It's time Europe walked the walk on money laundering

  

The EU must grab the opportunity to shine a light on the secretive world of shell companies when it revises its money laundering rules, writes Catherine Olier.

Catherine Olier is Oxfam's EU policy advisor

What do US food trader Cargill, German car maker Daimler AG, and computer giant Apple all have in common? At first, it may appear very little, but the three companies share a common practice: the use of secrecy to advance their business at the expense of the public interest.

While working towards different goals, they have all used the secrecy of shell companies to circumvent at least the spirit of the law - and they’re certainly not the only ones doing so. Globally, the practice is rife. Europe is now in a unique position. It could end this highly suspect practice, simply by requesting, in the revision of the anti-money laundering rules, that all information on company ownership is made public. 

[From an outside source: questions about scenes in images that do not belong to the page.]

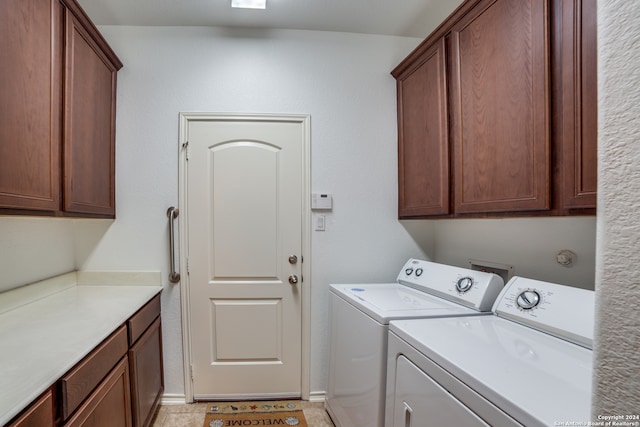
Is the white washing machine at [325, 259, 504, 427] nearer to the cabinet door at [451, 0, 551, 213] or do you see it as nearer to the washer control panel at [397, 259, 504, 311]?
the washer control panel at [397, 259, 504, 311]

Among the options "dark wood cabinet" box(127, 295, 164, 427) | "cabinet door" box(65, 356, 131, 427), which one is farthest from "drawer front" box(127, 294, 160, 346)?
"cabinet door" box(65, 356, 131, 427)

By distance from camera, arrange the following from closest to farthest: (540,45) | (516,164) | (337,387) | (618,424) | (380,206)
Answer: (618,424) < (540,45) < (516,164) < (337,387) < (380,206)

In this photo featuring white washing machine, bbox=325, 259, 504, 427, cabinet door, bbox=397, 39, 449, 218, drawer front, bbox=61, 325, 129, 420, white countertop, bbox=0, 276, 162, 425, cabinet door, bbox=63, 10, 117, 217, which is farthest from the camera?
cabinet door, bbox=397, 39, 449, 218

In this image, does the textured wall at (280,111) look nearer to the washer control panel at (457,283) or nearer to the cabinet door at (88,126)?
the cabinet door at (88,126)

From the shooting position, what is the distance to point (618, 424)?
1.21ft

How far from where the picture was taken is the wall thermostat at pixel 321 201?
2.23 metres

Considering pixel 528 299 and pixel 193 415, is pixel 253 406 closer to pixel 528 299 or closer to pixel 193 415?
pixel 193 415

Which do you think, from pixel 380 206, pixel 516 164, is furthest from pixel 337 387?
pixel 516 164

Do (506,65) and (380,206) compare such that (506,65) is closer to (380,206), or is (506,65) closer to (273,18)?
(380,206)

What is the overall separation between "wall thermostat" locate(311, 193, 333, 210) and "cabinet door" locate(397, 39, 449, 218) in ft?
1.72

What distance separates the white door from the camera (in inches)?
85.1

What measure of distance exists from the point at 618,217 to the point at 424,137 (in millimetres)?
1677

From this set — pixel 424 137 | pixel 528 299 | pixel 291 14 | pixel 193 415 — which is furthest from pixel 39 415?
pixel 291 14

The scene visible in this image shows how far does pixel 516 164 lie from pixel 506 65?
436 mm
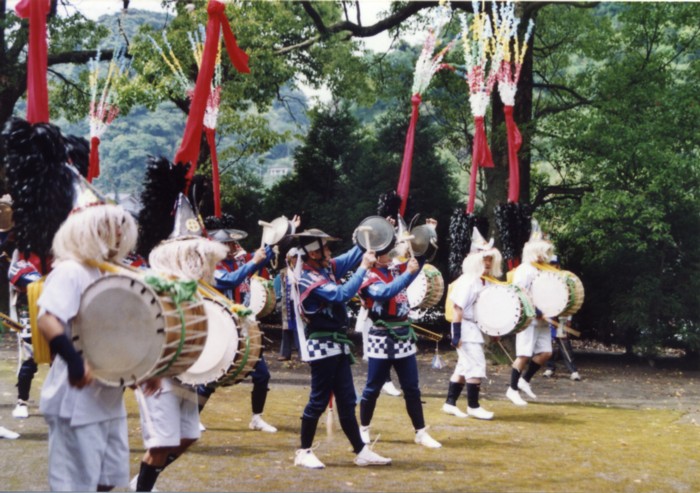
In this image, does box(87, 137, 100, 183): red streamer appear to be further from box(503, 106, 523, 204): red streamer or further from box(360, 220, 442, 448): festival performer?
box(503, 106, 523, 204): red streamer

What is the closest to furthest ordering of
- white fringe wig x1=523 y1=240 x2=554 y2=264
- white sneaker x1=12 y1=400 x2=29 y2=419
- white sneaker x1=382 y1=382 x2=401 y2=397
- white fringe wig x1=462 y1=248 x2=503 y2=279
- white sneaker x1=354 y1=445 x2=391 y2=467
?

At a stroke, that would shine such a light into shell companies as to make them useless as secret vehicles. Shell companies exist only on paper. They do not create jobs. They do not have real offices. While they can have a legitimate purpose, they are often used to sidestep the spirit of the law.

A recent Oxfam report revealed that a Colombian subsidiary of Cargill, the world's largest agricultural commodity trader, created 36 shell companies in order to fragment its purchase of a large tract of land. As a result, they avoided national laws on the concentration of land, destined for small farmers with limited resources.

Cargill acquired over 52,000 hectares of land, more than 30 times the legal limit. All of its shell companies had the same address in Bogotá, showed exactly the same economic activity, and had the same sole board member. They bought the land very quickly after their creation. Shell companies can also be used to bribe foreign officials in order to win businesses, as in the case of Daimler.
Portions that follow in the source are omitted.